I wish you all luck in starting your own group. It’s a a struggle at first, and if you don’t have people already familiar with the process, things can get tense. There was drama. I think starting out with a high level of organization is best…things will get looser with time, but at that point everyone will be on the same page. If you’re starting the group, it’s your job to communicate the rules and make sure everyone agrees to their usefulness. If you get someone who doesn’t like them, and who doesn’t seem to have a good reason why…well hell, it’s your group. You decide whether or not to keep that person.

I know. I’m mean. But I’ve also got an awesome group and everyone in it says so and we all love each other. So there.

12 thoughts on “How to Start a Successful Writer’s Group

  1. I love that you start with the synopsis and then open the floor

    I had a prof (IN GRAD SCHOOL) who made all 18 of us go one by one around the room saying one thing we liked. Then we went around a second time and said one thing we didn’t like. Then it was opened up to everyone. Most people did the hand-holding non-sense (I really like the imagery or It felt so real to me). Most ass-backwards way of doing a writing workshop ever.

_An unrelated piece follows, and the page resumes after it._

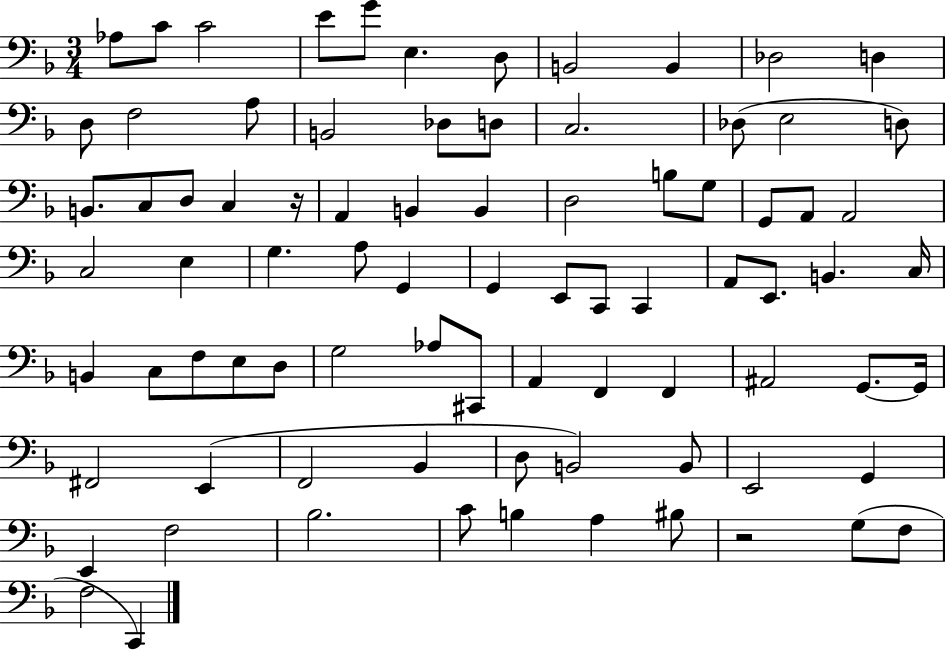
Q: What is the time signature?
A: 3/4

    • Wow. Did he really make you say what you LIKED and DIDN’T LIKE? Geez.

      I have a theory about how to get through workshops like that. Perhaps I should post about it, but basically you take it all in like a scientist. You gather the data, you note patterns and trends, and you ultimately make your own decisions based more on numbers than on what’s actually being said. This is only when the people in the class and/or the format can’t really be counted on. It’s an unfortunate situation, but there’s a way to get something out of it. Not much, but something.


  2. “It’s not hand-holding, cookie-eating praise.”

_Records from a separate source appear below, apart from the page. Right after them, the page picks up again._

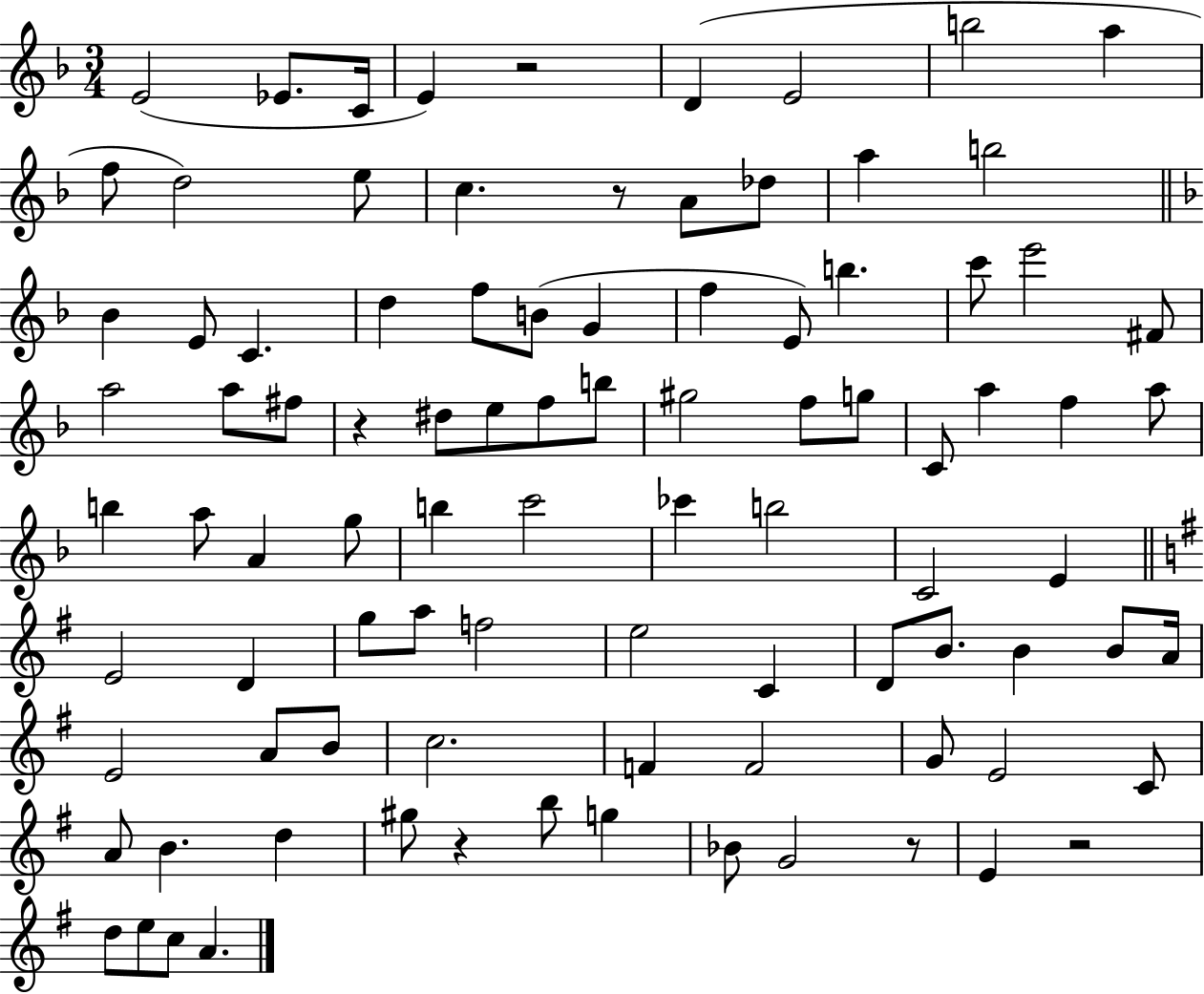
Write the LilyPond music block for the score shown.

{
  \clef treble
  \numericTimeSignature
  \time 3/4
  \key f \major
  e'2( ees'8. c'16 | e'4) r2 | d'4( e'2 | b''2 a''4 | \break f''8 d''2) e''8 | c''4. r8 a'8 des''8 | a''4 b''2 | \bar "||" \break \key f \major bes'4 e'8 c'4. | d''4 f''8 b'8( g'4 | f''4 e'8) b''4. | c'''8 e'''2 fis'8 | \break a''2 a''8 fis''8 | r4 dis''8 e''8 f''8 b''8 | gis''2 f''8 g''8 | c'8 a''4 f''4 a''8 | \break b''4 a''8 a'4 g''8 | b''4 c'''2 | ces'''4 b''2 | c'2 e'4 | \break \bar "||" \break \key g \major e'2 d'4 | g''8 a''8 f''2 | e''2 c'4 | d'8 b'8. b'4 b'8 a'16 | \break e'2 a'8 b'8 | c''2. | f'4 f'2 | g'8 e'2 c'8 | \break a'8 b'4. d''4 | gis''8 r4 b''8 g''4 | bes'8 g'2 r8 | e'4 r2 | \break d''8 e''8 c''8 a'4. | \bar "|."
}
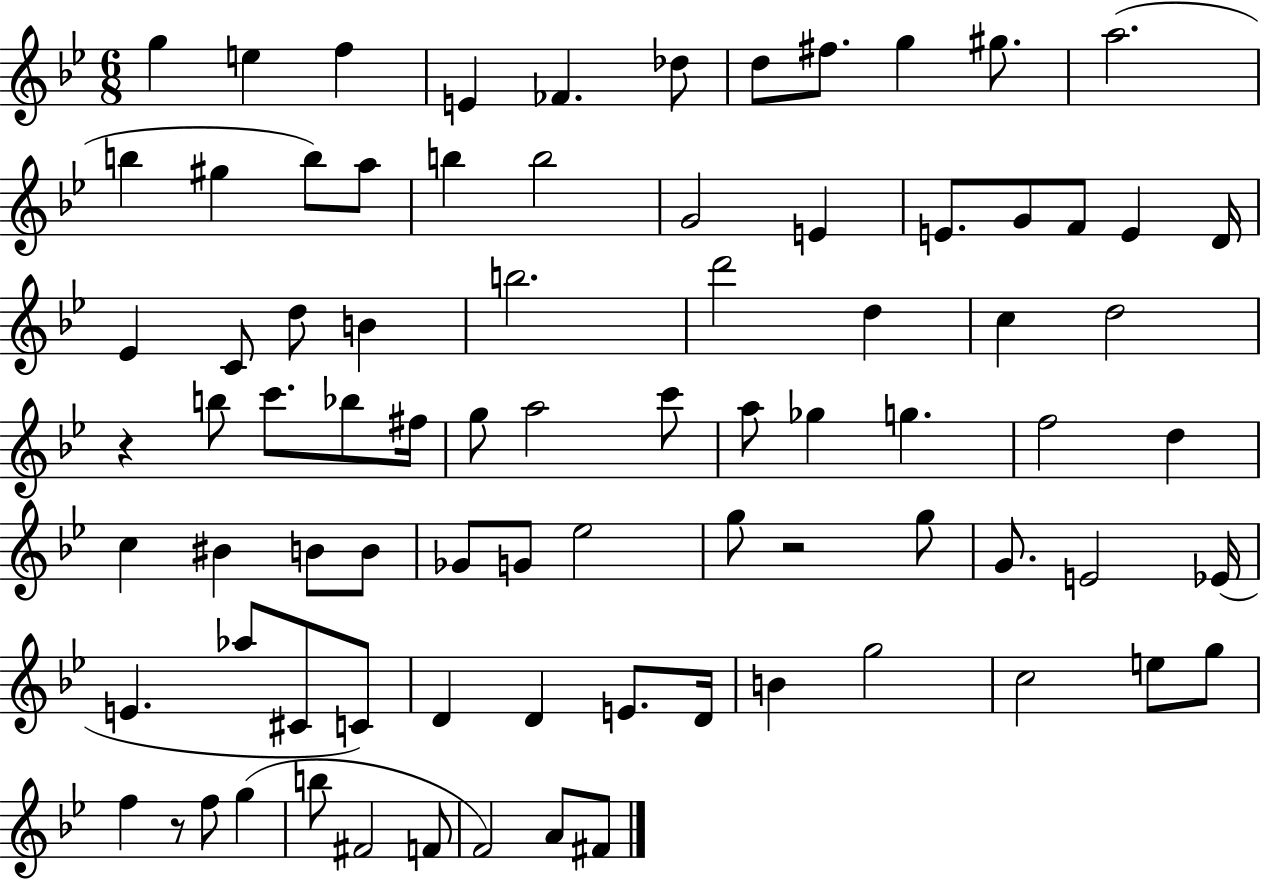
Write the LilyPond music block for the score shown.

{
  \clef treble
  \numericTimeSignature
  \time 6/8
  \key bes \major
  g''4 e''4 f''4 | e'4 fes'4. des''8 | d''8 fis''8. g''4 gis''8. | a''2.( | \break b''4 gis''4 b''8) a''8 | b''4 b''2 | g'2 e'4 | e'8. g'8 f'8 e'4 d'16 | \break ees'4 c'8 d''8 b'4 | b''2. | d'''2 d''4 | c''4 d''2 | \break r4 b''8 c'''8. bes''8 fis''16 | g''8 a''2 c'''8 | a''8 ges''4 g''4. | f''2 d''4 | \break c''4 bis'4 b'8 b'8 | ges'8 g'8 ees''2 | g''8 r2 g''8 | g'8. e'2 ees'16( | \break e'4. aes''8 cis'8 c'8) | d'4 d'4 e'8. d'16 | b'4 g''2 | c''2 e''8 g''8 | \break f''4 r8 f''8 g''4( | b''8 fis'2 f'8 | f'2) a'8 fis'8 | \bar "|."
}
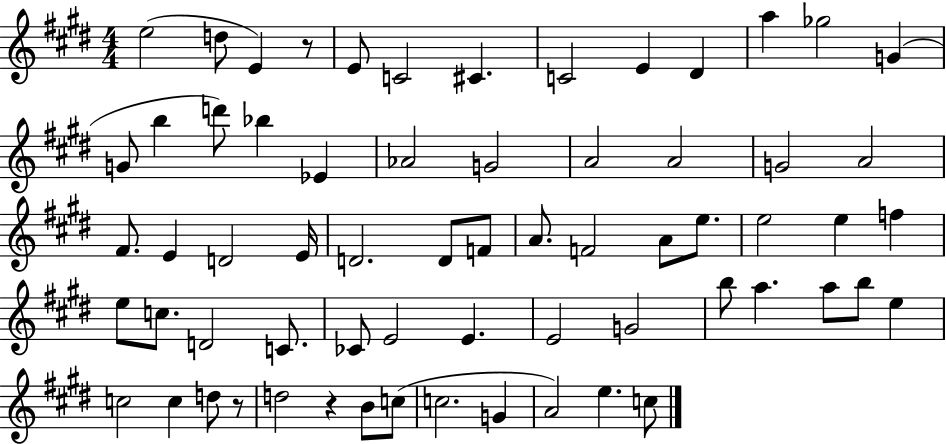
E5/h D5/e E4/q R/e E4/e C4/h C#4/q. C4/h E4/q D#4/q A5/q Gb5/h G4/q G4/e B5/q D6/e Bb5/q Eb4/q Ab4/h G4/h A4/h A4/h G4/h A4/h F#4/e. E4/q D4/h E4/s D4/h. D4/e F4/e A4/e. F4/h A4/e E5/e. E5/h E5/q F5/q E5/e C5/e. D4/h C4/e. CES4/e E4/h E4/q. E4/h G4/h B5/e A5/q. A5/e B5/e E5/q C5/h C5/q D5/e R/e D5/h R/q B4/e C5/e C5/h. G4/q A4/h E5/q. C5/e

    That’s so important. Critiquing stories subjectively not only dilutes the message, but could send writers off in the wrong direction. When I’m in a writing group, I always try to give objective and precise critique. Inconsistency, as you helpfully pointed out, is one of the major issues writers run into. I wonder why that’s the case.


    • Inconsistency is my demon! I have problems with characters showing up suddenly in different places, things jumping around in time, misplaced objects, that sort of thing. My first draft is sort of dream-like where objects can defy laws of physics, appearing magically out of the aether when I want them. I’m the last person in my group to find these sorts of inconsistencies in other people’s writing—I guess it makes sense. When I read I skip over these minor details unless someone picks up an object three or four times…only then will I notice it. It’s not a good thing, let me tell you. It’s just my personality, I guess…I look for the overall meaning as quickly as I can.

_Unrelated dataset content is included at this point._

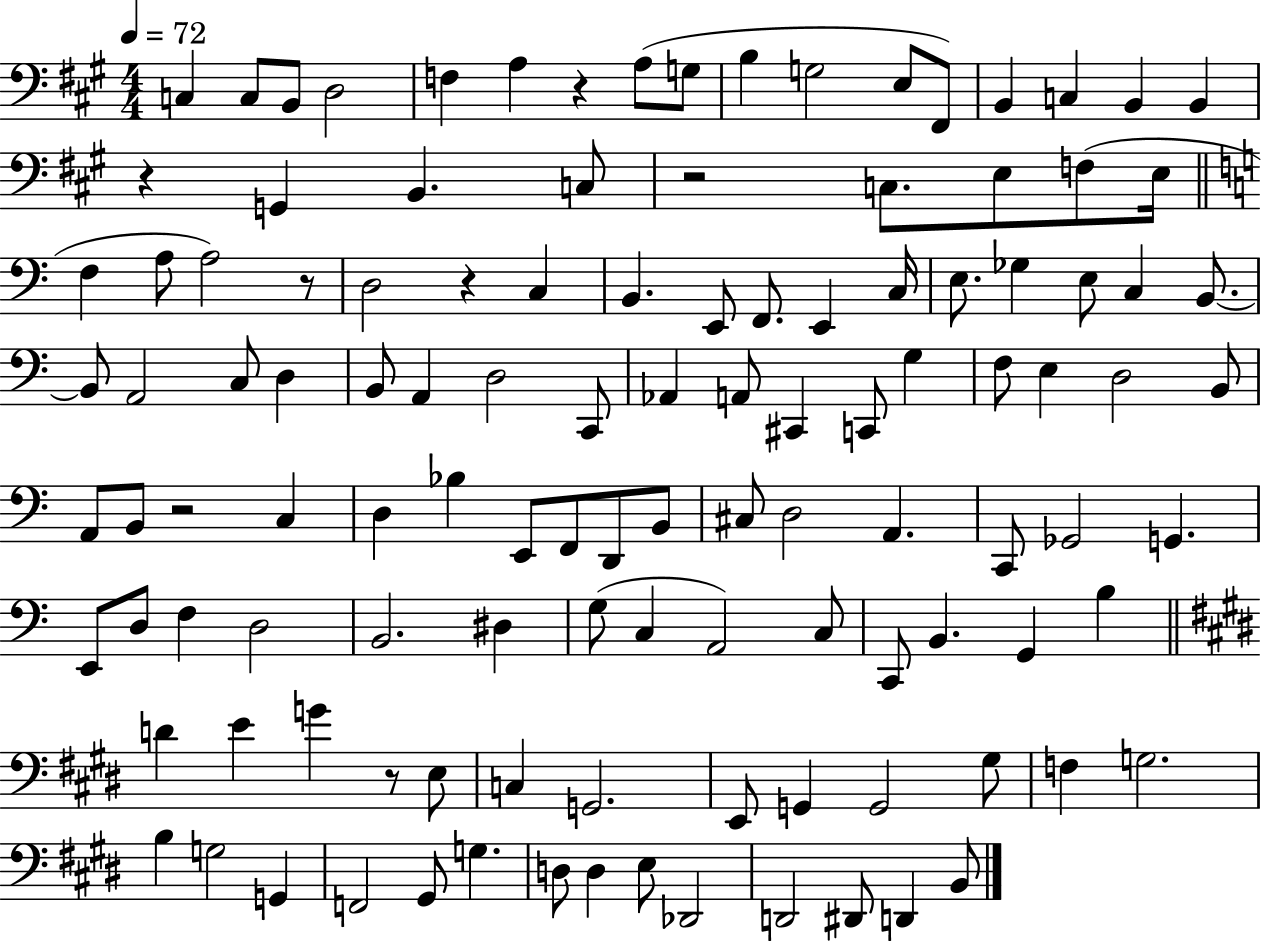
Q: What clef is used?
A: bass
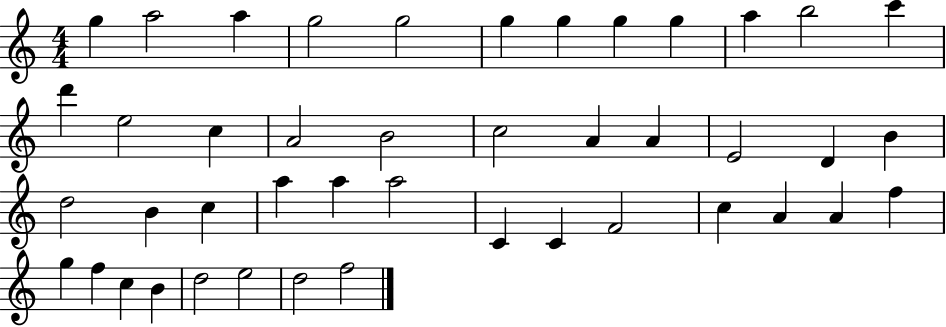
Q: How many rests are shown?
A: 0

      I usually don’t miss character inconsistencies because that’s what matters to me, seeing the whole person. I’m usually the first to point these out.

      I guess everyone has their thing. The Southern Belle in my group ALWAYS picks up on the minor details that I couldn’t even imagine paying attention to. That’s her forte. I can’t tell you how important it is for me to have this group. These details are really important. (She’s the one who lays out the gorgeous table for our group, pulling out her fine china and silver…I’m the one going, “Are you sure you don’t wanna do paper plates? No dishes?” And then I get her icy look. I think that explains something!)


  3. Your blog is great and really interesting! I was hoping you could kindly visit my blog and like or comment on anything you found interesting?


  4. Since graduating from college I really missed my poetry community, but luckily I have a few amazing poet friends in the city and we managed to get ourselves together in a workshop a few months ago. It’s been so great! It’s just four of us so we really get to focus on each other’s work (and on each other), and we really know each other’s preoccupations/goals/aesthetics.

    We always have lots of cookies. And wine. Lots of wine.